NATS JetStream adds durable messaging to NATS’s high-performance core. It ensures messages survive restarts and network blips. Setting up a stream is straightforward. You define subjects, retention policies, and replication. Here’s how I configure a production stream in Go:

streamConfig := &nats.StreamConfig{
    Name:      "EVENTS",
    Subjects:  []string{"events.>"},
    Retention: nats.LimitsPolicy,
    MaxAge:    24 * time.Hour,
    Replicas:  3,
}
_, err := js.AddStream(streamConfig)
if err != nil {
    return fmt.Errorf("stream setup failed: %w", err)
}

This creates a stream that keeps events for 24 hours across three replicas. Why might you choose a limits policy over interest-based retention? It depends on whether you need all events stored or only those with active consumers.

Protocol Buffers define your event contracts. They’re faster and more compact than JSON. I define events with clear versioning from the start:

message UserRegisteredEvent {
    EventMetadata metadata = 1;
    string user_id = 2;
    string email = 3;
    int32 schema_version = 4;
}

Generating Go code from this ensures type safety across services. How do you handle schema changes without breaking consumers? I add a version field and avoid removing fields—new services ignore what they don’t need.

Publishing events requires careful error handling. I use retries with exponential backoff and dead-letter queues for problematic messages:

func (p *EventPublisher) Publish(ctx context.Context, event []byte) error {
    span := trace.SpanFromContext(ctx)
    defer span.End()
    
    for i := 0; i < maxRetries; i++ {
        ack, err := p.js.PublishAsync("events.user.registered", event)
        if err == nil {
            select {
            case <-ack.Ok():
                return nil
            case <-time.After(5 * time.Second):
                continue
            }
        }
        time.Sleep(time.Duration(math.Pow(2, float64(i))) * time.Second)
    }
    return p.sendToDLQ(ctx, event)
}

This approach catches most transient failures. But what about guaranteed ordering? JetStream supports ordered consumers when you need it.

Consuming events demands equal attention. I use pull subscribers with acknowledgment modes:

sub, _ := js.PullSubscribe("events.user.>", "notification-service")
for {
    msgs, _ := sub.Fetch(10, nats.MaxWait(5*time.Second))
    for _, msg := range msgs {
        if process(msg) {
            msg.Ack()
        } else {
            msg.Nak() // Triggers redelivery
        }
    }
}

How do you prevent the same event from being processed twice? I include a unique event ID and check it against a processed events cache.

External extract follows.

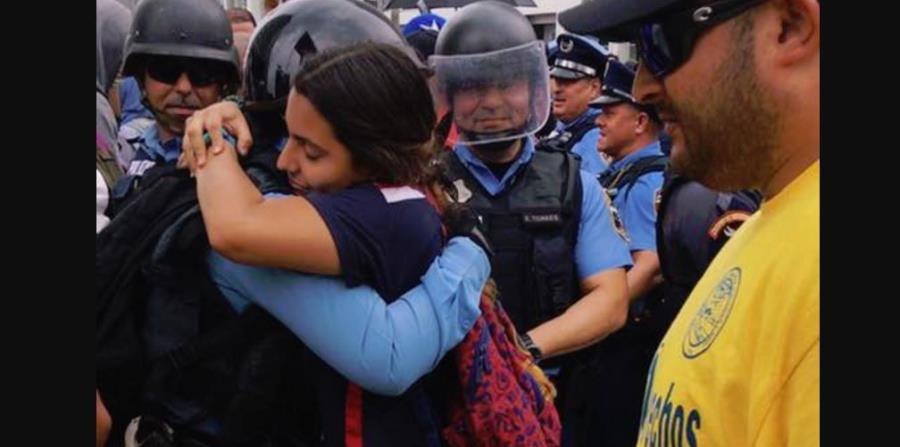 Capturan el momento de un abrazo entre un policía y una manifestante (horizontal-x3)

Observability separates working systems from debuggable ones. OpenTelemetry provides distributed tracing across service boundaries. I instrument both publishing and consuming:

func processEvent(ctx context.Context, msg *nats.Msg) {
    ctx, span := tracer.Start(ctx, "process-event")
    defer span.End()
    
    span.SetAttributes(
        attribute.String("event.type", "user_registered"),
        attribute.String("message.id", msg.Header.Get("trace-id")),
    )
    // Process event...
}

Traces connect event flow from producers through queues to consumers. When an email fails to send, I see exactly where it broke. Have you ever traced a message across five services? It turns debugging hours into minutes.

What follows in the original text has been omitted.